Исаия, rozdział 1
- Widzenie Izajasza, syna Amosa, które miał w sprawie Judy i Jerozolimy, w czasach królów judzkich: Ozjasza, Jotama, Achaza i Ezechiasza.
- Niebiosa, słuchajcie, ziemio, nadstaw uszu, bo Pan przemawia: Wykarmiłem i wychowałem synów, lecz oni wystąpili przeciw Mnie.
- Wół rozpoznaje swego pana i osioł żłób swego właściciela, Izrael na niczym się nie zna, lud mój niczego nie rozumie.
- Biada ci, narodzie grzeszny, ludu obciążony nieprawością, plemię zbójeckie, dzieci wyrodne! Opuścili Pana, wzgardzili Świętym Izraela, odwrócili się wstecz.
- Gdzie was jeszcze uderzyć, skoro mnożycie przestępstwa? Cała głowa chora, całe serce osłabłe;
- od stopy nogi do szczytu głowy nie ma w nim części nietkniętej: rany i sińce i opuchnięte pręgi, nie opatrzone ani przewiązane, nie złagodzone oliwą.
- Kraj wasz spustoszony, wasze miasta ogniem spalone, cudzoziemcy tratują wam niwy na waszych oczach: spustoszenie jak po zagładzie Sodomy.
- Córa Syjonu ostała się jak chatka w winnicy, jak szałas w ogrodzie warzywnym, jak miasto oblężone.
- Gdyby nam Pan Zastępów nie zostawił Reszty, stalibyśmy się jak Sodoma, podobni bylibyśmy Gomorze.
- Słuchajcie słowa Pańskiego, wodzowie sodomscy, daj posłuch prawu naszego Boga, ludu Gomory!
- Co mi po mnóstwie waszych ofiar? — mówi Pan. Syt jestem całopalenia kozłów i łoju tłustych cielców. Krew wołów i baranów, i kozłów mi obrzydła.
- Gdy przychodzicie, by stanąć przede Mną, kto tego żądał od was, żebyście wydeptywali me dziedzińce?

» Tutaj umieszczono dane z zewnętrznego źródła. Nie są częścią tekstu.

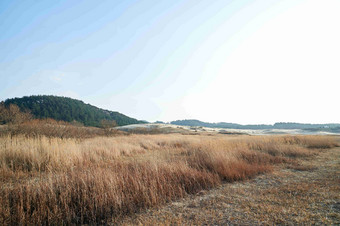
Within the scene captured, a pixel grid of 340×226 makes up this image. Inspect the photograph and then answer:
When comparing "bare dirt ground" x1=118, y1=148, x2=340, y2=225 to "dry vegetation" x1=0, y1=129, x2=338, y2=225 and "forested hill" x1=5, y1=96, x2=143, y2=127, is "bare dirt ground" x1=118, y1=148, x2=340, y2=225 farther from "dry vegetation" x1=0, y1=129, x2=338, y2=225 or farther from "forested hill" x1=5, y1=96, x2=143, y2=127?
"forested hill" x1=5, y1=96, x2=143, y2=127

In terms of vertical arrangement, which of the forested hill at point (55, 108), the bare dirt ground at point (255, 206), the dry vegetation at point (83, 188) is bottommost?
the bare dirt ground at point (255, 206)

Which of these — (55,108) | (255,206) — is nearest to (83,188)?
(255,206)

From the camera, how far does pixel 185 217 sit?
266cm

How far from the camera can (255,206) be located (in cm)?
300

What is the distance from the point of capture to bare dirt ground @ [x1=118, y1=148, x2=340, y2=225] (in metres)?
2.53

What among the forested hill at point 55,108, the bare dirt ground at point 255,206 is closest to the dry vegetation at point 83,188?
the bare dirt ground at point 255,206

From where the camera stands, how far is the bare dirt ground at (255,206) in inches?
99.7

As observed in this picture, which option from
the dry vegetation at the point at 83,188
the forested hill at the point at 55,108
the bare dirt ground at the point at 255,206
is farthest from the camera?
the forested hill at the point at 55,108

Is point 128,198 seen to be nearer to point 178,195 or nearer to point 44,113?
point 178,195

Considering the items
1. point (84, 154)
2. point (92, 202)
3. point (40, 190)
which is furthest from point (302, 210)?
point (84, 154)

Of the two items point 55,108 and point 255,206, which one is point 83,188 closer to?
point 255,206

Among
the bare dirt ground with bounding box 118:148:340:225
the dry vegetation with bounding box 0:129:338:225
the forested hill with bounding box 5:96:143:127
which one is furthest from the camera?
the forested hill with bounding box 5:96:143:127

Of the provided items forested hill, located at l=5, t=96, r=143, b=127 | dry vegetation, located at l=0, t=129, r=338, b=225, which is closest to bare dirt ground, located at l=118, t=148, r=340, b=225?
dry vegetation, located at l=0, t=129, r=338, b=225

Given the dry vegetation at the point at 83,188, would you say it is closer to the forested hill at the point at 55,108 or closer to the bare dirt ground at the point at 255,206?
the bare dirt ground at the point at 255,206
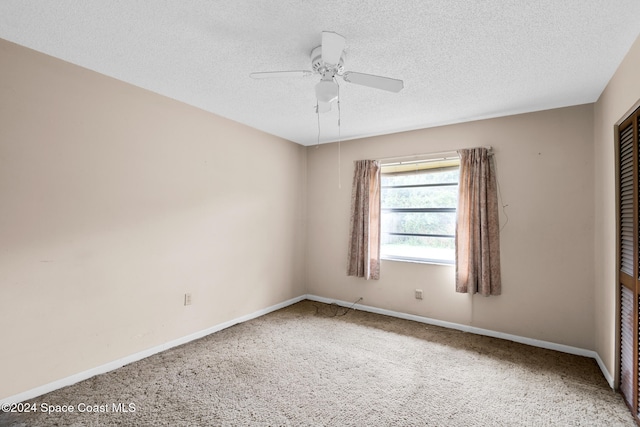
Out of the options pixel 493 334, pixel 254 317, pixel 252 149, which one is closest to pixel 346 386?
pixel 254 317

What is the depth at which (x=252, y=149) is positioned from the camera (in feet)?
13.0

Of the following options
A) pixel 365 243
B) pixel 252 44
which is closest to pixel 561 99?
pixel 365 243

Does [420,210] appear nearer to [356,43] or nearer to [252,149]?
[252,149]

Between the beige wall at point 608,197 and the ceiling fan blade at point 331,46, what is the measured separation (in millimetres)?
1857

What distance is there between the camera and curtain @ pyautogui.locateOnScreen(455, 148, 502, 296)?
3342 millimetres

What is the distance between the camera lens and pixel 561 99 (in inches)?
114

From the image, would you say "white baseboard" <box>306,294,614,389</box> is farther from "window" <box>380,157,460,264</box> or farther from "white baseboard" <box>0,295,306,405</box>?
"white baseboard" <box>0,295,306,405</box>

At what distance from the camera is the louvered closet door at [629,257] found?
2.02 m

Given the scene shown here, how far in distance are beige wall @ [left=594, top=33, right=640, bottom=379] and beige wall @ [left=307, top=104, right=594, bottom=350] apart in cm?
12

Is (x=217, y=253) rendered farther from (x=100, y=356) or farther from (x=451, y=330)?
(x=451, y=330)

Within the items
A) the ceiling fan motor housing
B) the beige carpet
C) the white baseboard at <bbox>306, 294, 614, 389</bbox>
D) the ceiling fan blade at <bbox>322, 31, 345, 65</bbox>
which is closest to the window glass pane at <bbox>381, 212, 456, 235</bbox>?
the white baseboard at <bbox>306, 294, 614, 389</bbox>

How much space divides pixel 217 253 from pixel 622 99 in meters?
3.78

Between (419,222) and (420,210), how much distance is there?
16cm

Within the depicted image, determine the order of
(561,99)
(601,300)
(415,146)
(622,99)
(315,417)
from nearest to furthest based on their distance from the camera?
(315,417) → (622,99) → (601,300) → (561,99) → (415,146)
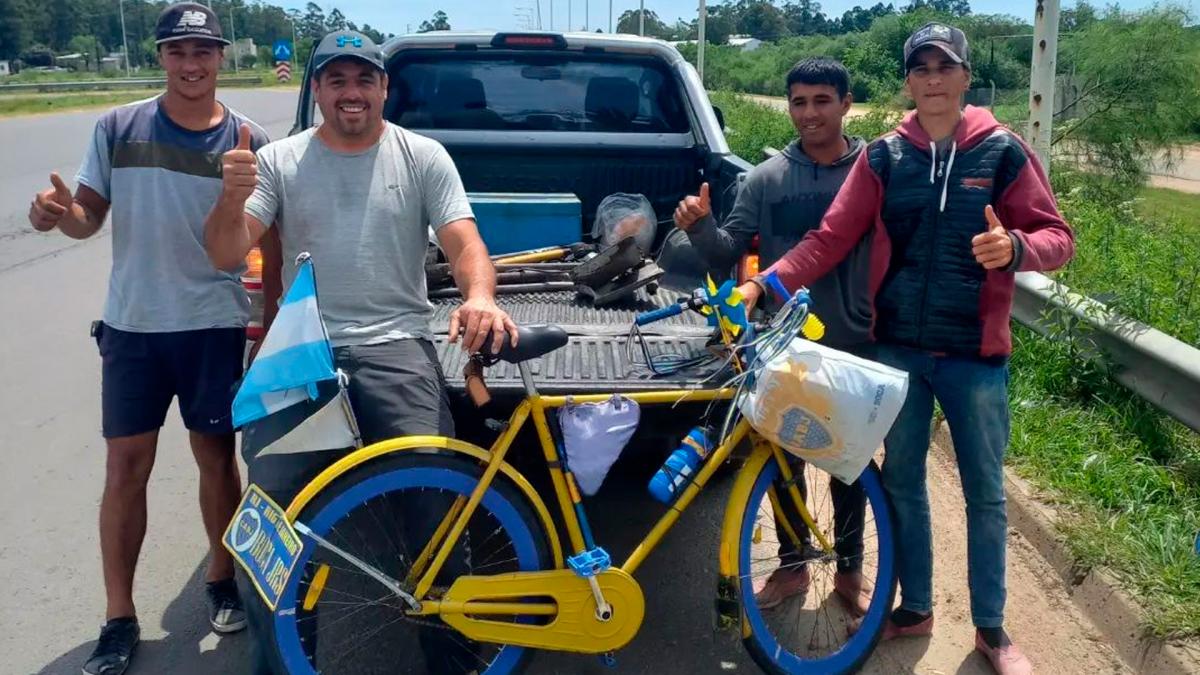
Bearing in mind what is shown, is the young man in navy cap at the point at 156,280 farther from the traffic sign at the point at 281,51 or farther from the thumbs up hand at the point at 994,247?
the traffic sign at the point at 281,51

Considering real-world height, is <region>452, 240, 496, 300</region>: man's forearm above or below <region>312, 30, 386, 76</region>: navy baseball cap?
below

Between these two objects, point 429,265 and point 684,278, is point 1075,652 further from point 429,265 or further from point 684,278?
point 429,265

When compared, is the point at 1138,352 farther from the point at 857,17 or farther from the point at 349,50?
the point at 857,17

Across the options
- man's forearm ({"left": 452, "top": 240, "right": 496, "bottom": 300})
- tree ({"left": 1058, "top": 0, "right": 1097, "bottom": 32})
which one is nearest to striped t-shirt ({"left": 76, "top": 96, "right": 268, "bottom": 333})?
man's forearm ({"left": 452, "top": 240, "right": 496, "bottom": 300})

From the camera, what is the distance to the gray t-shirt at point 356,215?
3.29 meters

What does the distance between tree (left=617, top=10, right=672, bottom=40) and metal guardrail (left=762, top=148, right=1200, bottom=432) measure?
127ft

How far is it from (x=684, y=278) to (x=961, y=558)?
1.59 metres

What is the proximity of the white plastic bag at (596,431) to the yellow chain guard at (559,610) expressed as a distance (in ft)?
1.05

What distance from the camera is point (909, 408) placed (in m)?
3.56

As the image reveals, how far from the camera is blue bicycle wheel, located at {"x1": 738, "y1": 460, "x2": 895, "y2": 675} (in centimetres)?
337

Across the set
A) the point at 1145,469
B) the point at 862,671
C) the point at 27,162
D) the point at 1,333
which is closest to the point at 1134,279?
the point at 1145,469

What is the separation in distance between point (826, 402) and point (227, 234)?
176cm

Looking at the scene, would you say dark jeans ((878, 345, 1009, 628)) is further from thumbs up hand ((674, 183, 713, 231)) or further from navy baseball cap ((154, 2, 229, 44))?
navy baseball cap ((154, 2, 229, 44))

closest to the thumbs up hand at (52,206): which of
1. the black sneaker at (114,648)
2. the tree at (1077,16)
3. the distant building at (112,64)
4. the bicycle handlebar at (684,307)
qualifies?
the black sneaker at (114,648)
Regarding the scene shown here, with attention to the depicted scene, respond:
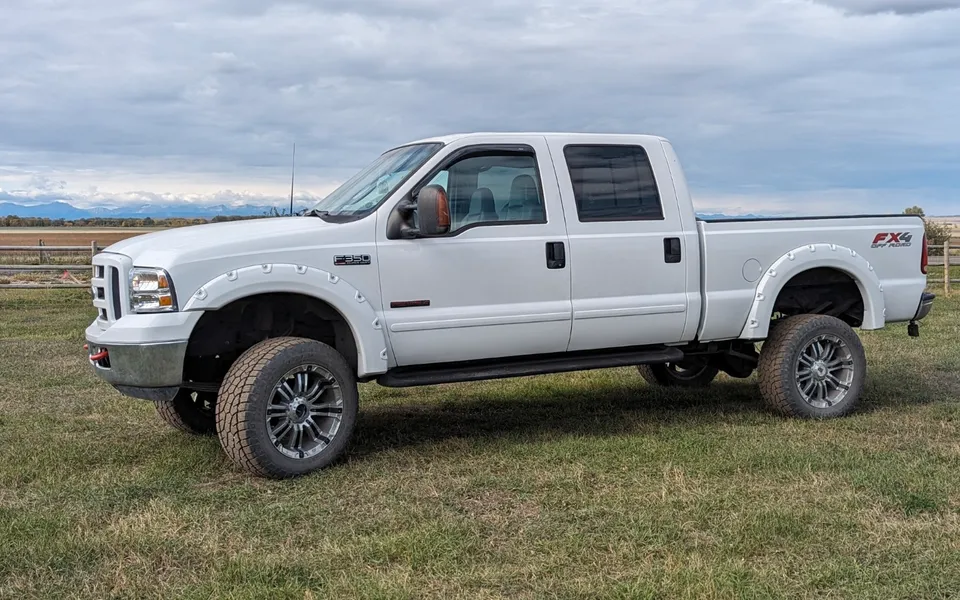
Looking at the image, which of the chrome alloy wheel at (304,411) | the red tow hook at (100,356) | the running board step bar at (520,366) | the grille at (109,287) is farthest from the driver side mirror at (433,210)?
the red tow hook at (100,356)

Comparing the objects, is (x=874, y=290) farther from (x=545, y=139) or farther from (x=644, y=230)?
(x=545, y=139)

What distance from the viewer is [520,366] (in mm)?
6469

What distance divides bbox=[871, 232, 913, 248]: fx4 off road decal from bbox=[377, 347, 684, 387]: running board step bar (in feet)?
6.40

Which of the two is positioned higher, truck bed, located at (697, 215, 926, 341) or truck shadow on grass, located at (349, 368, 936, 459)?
truck bed, located at (697, 215, 926, 341)

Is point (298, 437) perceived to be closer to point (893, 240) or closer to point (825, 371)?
point (825, 371)

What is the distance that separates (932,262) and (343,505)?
28.0 m

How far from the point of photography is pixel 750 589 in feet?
12.7

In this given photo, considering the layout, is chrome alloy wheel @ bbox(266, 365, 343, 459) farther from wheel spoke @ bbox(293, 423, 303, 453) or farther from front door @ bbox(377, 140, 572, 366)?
front door @ bbox(377, 140, 572, 366)

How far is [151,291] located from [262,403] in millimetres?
910

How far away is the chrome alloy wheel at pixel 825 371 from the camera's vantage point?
7.30 meters

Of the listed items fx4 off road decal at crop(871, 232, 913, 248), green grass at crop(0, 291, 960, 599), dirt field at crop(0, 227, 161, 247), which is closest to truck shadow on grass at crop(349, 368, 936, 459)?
green grass at crop(0, 291, 960, 599)

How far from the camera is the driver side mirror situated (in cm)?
573

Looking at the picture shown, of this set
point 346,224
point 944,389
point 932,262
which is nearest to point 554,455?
point 346,224

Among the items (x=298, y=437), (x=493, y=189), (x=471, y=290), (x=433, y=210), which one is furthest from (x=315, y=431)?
(x=493, y=189)
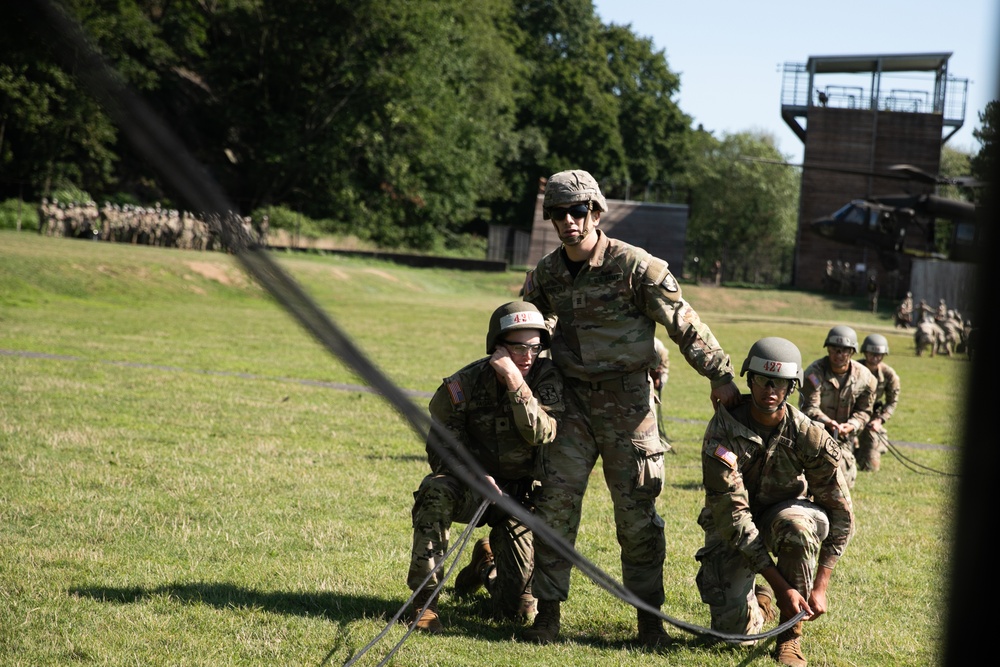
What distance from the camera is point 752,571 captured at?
605 centimetres

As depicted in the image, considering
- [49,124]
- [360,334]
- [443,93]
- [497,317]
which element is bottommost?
[360,334]

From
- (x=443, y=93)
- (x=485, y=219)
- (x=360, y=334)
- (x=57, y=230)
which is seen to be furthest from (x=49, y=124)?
(x=485, y=219)

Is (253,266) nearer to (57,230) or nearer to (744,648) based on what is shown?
(744,648)

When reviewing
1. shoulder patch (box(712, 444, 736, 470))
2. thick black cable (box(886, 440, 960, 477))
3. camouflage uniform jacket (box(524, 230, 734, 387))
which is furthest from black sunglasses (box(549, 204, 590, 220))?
thick black cable (box(886, 440, 960, 477))

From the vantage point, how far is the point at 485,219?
3012 inches

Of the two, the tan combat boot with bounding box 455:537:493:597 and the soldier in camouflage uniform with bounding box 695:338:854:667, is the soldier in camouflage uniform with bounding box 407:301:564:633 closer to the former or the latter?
the tan combat boot with bounding box 455:537:493:597

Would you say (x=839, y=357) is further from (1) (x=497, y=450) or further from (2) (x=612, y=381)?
(1) (x=497, y=450)

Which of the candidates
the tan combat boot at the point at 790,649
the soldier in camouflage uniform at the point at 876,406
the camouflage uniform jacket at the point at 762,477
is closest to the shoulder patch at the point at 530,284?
the camouflage uniform jacket at the point at 762,477

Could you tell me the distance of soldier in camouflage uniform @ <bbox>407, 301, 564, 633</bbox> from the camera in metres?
6.05

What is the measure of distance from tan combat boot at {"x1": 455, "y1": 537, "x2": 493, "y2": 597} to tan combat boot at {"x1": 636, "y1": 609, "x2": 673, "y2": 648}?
1.13m

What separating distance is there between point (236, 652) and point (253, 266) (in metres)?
3.55

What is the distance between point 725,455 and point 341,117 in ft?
176

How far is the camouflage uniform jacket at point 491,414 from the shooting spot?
6.39m

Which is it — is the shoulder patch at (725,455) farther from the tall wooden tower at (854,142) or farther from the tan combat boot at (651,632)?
the tall wooden tower at (854,142)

- Przestańcie składania czczych ofiar! Obrzydłe Mi jest wznoszenie dymu; święta nowiu, szabaty, zwoływanie świętych zebrań… Nie mogę ścierpieć świąt i uroczystości.
- Nienawidzę całą duszą waszych świąt nowiu i obchodów; stały Mi się ciężarem; sprzykrzyło Mi się je znosić!
- Gdy wyciągniecie ręce, odwrócę od was me oczy. Choćbyście nawet mnożyli modlitwy, Ja nie wysłucham. Ręce wasze pełne są krwi.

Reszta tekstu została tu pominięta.